Marmi e pietre – La crisi ha influito in modo diverso nei vari paesi: quelli emergenti hanno aumentato la loro competitività mentre i più sviluppati stanno riprendendo a investire

La congiuntura del marmo e della pietra, negli ultimi 18 mesi, è stata veramente difficile e ha coinciso con il regresso produttivo e distributivo di parecchi paesi di prima fascia. Non era mai accaduto che tanti protagonisti ne fossero coinvolti contemporaneamente, causando effetti tanto più traumatici perché il settore aveva familiarizzato con l'idea di uno sviluppo sostanzialmente indefinito, all'insegna di accelerazioni diffuse.
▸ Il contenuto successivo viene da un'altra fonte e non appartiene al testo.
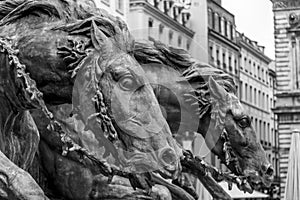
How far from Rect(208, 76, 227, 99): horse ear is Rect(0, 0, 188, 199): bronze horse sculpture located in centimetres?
252

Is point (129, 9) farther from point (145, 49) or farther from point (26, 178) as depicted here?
point (26, 178)

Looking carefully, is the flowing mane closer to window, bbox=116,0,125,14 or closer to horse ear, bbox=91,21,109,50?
horse ear, bbox=91,21,109,50

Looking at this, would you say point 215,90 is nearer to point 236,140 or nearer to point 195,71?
point 195,71

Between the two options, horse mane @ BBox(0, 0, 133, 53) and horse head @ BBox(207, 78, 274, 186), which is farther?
horse head @ BBox(207, 78, 274, 186)

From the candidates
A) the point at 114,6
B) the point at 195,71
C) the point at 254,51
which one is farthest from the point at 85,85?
the point at 254,51

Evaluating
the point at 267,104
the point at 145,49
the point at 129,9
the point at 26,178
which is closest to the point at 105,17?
the point at 26,178

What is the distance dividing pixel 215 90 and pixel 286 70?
1329 inches

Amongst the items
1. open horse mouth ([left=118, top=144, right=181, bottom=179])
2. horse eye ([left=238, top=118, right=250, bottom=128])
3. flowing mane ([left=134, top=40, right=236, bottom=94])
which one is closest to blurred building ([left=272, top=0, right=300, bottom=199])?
flowing mane ([left=134, top=40, right=236, bottom=94])

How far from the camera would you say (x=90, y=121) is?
3.97 meters

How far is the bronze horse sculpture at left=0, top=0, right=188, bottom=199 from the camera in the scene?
12.7 ft

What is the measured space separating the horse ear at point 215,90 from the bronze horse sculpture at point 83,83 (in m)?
2.52

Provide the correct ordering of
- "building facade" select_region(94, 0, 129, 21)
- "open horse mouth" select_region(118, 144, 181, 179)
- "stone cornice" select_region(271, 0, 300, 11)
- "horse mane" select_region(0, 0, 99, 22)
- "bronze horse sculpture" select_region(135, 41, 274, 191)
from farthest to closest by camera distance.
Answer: "stone cornice" select_region(271, 0, 300, 11) < "building facade" select_region(94, 0, 129, 21) < "bronze horse sculpture" select_region(135, 41, 274, 191) < "horse mane" select_region(0, 0, 99, 22) < "open horse mouth" select_region(118, 144, 181, 179)

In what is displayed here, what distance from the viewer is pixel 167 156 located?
3.90 metres

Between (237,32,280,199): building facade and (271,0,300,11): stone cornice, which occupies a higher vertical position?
(271,0,300,11): stone cornice
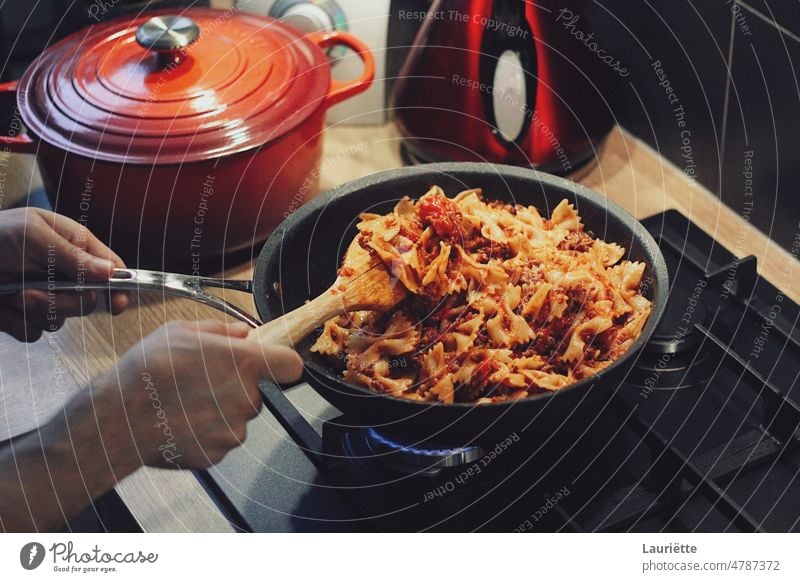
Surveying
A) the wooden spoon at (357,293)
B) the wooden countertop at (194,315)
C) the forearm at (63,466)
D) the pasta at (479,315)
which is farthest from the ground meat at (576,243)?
the forearm at (63,466)

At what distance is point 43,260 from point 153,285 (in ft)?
0.28

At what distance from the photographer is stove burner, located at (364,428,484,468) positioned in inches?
26.1

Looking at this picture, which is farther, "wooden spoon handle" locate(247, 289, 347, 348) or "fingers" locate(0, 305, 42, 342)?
"fingers" locate(0, 305, 42, 342)

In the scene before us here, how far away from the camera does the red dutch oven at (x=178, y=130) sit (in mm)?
752

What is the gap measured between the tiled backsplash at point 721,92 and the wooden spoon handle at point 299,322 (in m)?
0.42

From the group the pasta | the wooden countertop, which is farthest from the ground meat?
the wooden countertop

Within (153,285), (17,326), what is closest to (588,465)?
(153,285)

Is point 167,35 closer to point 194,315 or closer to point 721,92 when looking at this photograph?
point 194,315

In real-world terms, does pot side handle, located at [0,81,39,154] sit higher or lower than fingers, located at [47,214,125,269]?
higher

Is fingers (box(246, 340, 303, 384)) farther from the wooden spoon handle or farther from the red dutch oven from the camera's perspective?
the red dutch oven

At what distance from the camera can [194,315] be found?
0.81m

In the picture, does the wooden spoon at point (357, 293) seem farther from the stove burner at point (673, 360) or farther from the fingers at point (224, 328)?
the stove burner at point (673, 360)

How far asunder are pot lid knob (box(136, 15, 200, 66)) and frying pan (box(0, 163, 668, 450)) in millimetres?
177
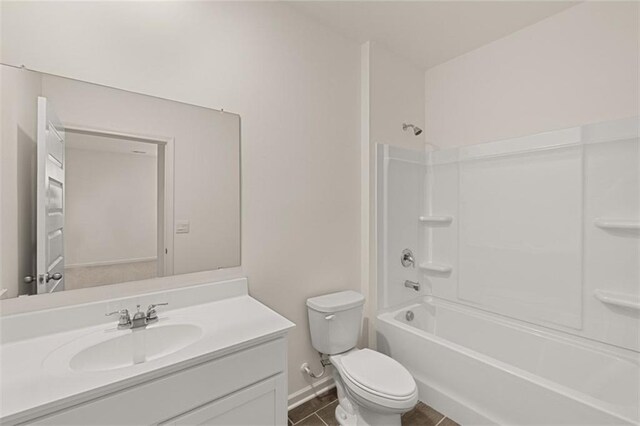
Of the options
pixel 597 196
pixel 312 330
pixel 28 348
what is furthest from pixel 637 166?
pixel 28 348

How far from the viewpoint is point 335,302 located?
1.88 m

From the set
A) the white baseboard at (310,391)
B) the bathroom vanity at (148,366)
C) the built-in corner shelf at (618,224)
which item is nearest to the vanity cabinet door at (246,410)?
the bathroom vanity at (148,366)

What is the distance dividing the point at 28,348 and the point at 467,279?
2595 millimetres

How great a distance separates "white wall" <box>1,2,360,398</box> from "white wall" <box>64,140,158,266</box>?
36 centimetres

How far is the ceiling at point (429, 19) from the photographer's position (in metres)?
1.83

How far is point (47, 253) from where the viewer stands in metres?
1.17

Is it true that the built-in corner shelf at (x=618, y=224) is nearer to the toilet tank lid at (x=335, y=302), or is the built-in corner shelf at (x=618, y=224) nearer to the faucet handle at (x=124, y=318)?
the toilet tank lid at (x=335, y=302)

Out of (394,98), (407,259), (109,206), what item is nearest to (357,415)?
(407,259)

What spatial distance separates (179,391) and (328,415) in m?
1.19

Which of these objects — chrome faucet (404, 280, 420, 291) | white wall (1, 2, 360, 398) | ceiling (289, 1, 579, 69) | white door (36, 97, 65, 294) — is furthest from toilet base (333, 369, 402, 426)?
ceiling (289, 1, 579, 69)

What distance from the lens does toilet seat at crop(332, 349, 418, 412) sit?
1418 millimetres

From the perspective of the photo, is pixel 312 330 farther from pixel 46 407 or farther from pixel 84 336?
pixel 46 407

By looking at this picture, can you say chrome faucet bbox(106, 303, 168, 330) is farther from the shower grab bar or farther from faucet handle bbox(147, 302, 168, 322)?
the shower grab bar

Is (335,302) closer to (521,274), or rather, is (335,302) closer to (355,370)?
(355,370)
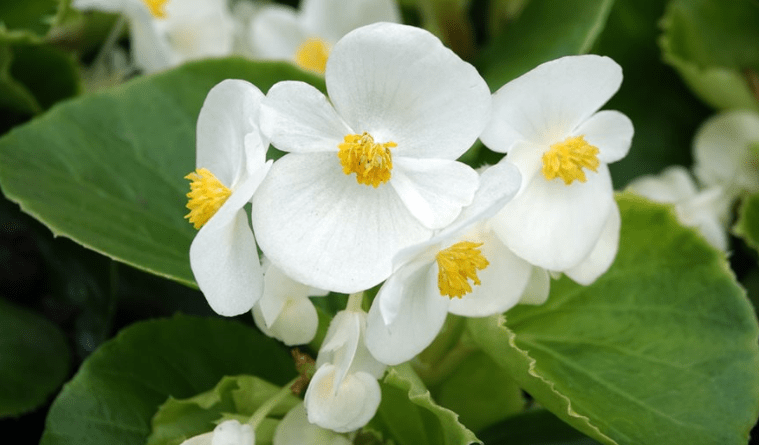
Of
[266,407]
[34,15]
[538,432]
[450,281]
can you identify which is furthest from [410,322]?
[34,15]

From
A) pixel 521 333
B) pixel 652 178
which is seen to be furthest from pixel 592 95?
pixel 652 178

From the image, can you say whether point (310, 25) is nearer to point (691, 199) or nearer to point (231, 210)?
point (691, 199)

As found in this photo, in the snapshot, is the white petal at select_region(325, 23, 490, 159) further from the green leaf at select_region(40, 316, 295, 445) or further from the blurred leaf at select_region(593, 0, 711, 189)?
the blurred leaf at select_region(593, 0, 711, 189)

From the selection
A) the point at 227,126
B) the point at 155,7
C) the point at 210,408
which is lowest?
the point at 210,408

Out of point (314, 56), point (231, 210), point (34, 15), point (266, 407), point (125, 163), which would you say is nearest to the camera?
point (231, 210)

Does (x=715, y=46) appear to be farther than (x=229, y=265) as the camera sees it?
Yes

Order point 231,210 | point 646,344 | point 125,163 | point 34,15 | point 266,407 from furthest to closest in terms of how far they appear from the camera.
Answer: point 34,15
point 125,163
point 646,344
point 266,407
point 231,210

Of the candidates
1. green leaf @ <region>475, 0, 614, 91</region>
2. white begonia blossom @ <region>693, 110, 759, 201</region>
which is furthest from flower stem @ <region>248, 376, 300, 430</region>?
white begonia blossom @ <region>693, 110, 759, 201</region>
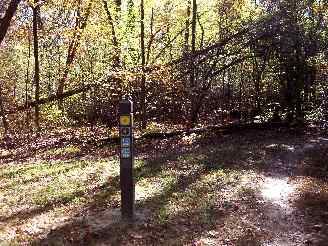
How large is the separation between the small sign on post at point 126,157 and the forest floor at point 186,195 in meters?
0.28

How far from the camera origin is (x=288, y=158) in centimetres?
1196

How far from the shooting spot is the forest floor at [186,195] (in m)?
7.76

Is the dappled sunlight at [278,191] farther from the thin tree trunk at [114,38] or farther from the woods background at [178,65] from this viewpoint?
the thin tree trunk at [114,38]

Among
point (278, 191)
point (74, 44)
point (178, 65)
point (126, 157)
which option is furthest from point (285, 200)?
point (74, 44)

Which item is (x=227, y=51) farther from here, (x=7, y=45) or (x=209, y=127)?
(x=7, y=45)

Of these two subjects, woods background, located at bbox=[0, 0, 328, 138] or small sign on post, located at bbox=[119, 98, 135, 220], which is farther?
woods background, located at bbox=[0, 0, 328, 138]

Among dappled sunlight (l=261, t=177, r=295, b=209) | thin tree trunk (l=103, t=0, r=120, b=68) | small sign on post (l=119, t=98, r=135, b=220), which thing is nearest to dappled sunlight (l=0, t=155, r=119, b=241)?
small sign on post (l=119, t=98, r=135, b=220)

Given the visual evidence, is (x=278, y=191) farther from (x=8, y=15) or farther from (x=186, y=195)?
(x=8, y=15)

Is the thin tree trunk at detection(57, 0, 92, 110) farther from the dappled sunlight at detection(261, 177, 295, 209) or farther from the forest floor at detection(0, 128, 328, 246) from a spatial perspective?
the dappled sunlight at detection(261, 177, 295, 209)

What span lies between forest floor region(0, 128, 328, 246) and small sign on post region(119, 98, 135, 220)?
0.28 meters

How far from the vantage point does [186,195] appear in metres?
9.39

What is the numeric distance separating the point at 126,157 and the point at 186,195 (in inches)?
73.8

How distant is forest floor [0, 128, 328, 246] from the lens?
776 centimetres

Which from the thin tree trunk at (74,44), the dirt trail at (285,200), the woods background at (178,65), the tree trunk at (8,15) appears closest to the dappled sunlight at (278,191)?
the dirt trail at (285,200)
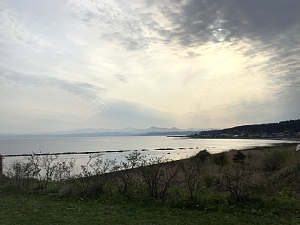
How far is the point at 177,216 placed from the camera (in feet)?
26.0

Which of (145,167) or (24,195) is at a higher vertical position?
(145,167)

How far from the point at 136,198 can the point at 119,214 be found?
6.88 feet

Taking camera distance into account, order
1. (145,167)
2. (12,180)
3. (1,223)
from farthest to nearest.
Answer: (12,180), (145,167), (1,223)

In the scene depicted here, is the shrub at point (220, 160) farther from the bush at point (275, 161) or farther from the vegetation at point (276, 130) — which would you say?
the vegetation at point (276, 130)

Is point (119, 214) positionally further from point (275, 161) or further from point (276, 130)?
point (276, 130)

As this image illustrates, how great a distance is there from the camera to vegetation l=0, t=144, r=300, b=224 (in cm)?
774

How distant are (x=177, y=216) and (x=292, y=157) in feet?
64.3

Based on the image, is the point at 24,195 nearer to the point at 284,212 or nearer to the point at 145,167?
the point at 145,167

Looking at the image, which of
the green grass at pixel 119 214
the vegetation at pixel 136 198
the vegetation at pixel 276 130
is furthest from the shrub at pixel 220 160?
the vegetation at pixel 276 130

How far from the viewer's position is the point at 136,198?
1020cm

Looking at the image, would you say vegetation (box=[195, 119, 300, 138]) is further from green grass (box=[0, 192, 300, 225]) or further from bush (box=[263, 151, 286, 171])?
green grass (box=[0, 192, 300, 225])

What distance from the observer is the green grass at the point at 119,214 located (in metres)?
7.40

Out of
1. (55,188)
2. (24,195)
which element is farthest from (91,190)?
(24,195)

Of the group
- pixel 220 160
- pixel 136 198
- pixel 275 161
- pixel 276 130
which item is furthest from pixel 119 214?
pixel 276 130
Una crisi dalle molteplici conseguenze
La crisi del 1929 e degli anni seguenti, aveva colpito soprattutto l'Italia, che all'epoca era il paese leader in campo lapideo, mentre quella dovuta alla seconda guerra mondiale non aveva fatto distinzioni, coinvolgendo tutti. Ora, invece, alcuni produttori hanno pagato duramente, mentre altri hanno potuto circoscrivere gli effetti della recessione e altri ancora hanno continuato a progredire: nel primo gruppo si collocano, per esempio, Stati Uniti, Spagna, Italia e Brasile. Nel secondo, Turchia e Iran; nel terzo, Cina, Egitto e India.

La suddivisione è piuttosto schematica ma corrisponde chiaramente a diversi gradi di reattività, dove la differenza fondamentale è espressa dai costi di produzione, a tutto vantaggio di quelli asiatici e africani. Un caso particolare è il Brasile, che pur avendo costi ugualmente competitivi, almeno rispetto alla media, ha pagato duramente l'aver concentrato quattro quinti del suo export in un solo mercato, quello statunitense.

Cauto ottimismo
Il nuovo esercizio si è aperto con un cauto ottimismo, indotto dai dati macroeconomici dei paesi leader, generalmente in ripresa, fatta eccezione per i livelli occupazionali e, quindi, per alcuni elementi del largo consumo. Per quanto riguarda il settore lapideo, bisogna aggiungere che, soprattutto nei paesi meno coinvolti dal ristagno del 2009, si è colta l'occasione per sviluppare gli investimenti produttivi, grazie alla disponibilità di tecnologie a buon prezzo: in altri termini, le nazioni emergenti potranno aggiungere altri elementi di vantaggio alla competitività acquisita in precedenza.

Spunti di ripresa
Dal canto loro, i paesi sviluppati non possono stare a guardare, ma devono far fruttare gli spunti di ripresa che hanno iniziato a manifestarsi nell'ultimo scorcio del 2009, anche nell'edilizia degli Stati Uniti. Si tratta d'investire in maniera calibrata, non solo nell'ottimizzazione produttiva consentita dall'offerta tecnologica, ma anche nella comunicazione e nella promozione. In definitiva, è ragionevole prevedere che le condizioni generali del settore evolveranno verso una stagione meno difficile, sebbene le conseguenze del trauma non possano essere superate con immediatezza, soprattutto se continueranno a manifestarsi le strozzature creditizie che hanno caratterizzato il 2009.

Verso un'organizzazione mondiale
Nello stesso tempo, è auspicabile che non tutto il male sia venuto per nuocere: ad esempio, non sarebbe fuori luogo che il primo approccio a un'organizzazione mondiale del settore, registrato durante la fiera di Verona, possa tradursi in fatti reali. Si pensi alla razionalizzazione del calendario fieristico e delle nomenclature doganali e alla stessa promozione, che a ben vedere interessano tutti i produttori, grandi o piccoli che siano.
L'incremento demografico, il livello tuttora contenuto dei consumi pro-capite, la domanda di qualità dell'edilizia contemporanea e il progresso incessante nelle tecnologie d'estrazione e trasformazione faranno il resto, permettendo a marmi e pietre di recuperare la tendenza alla crescita.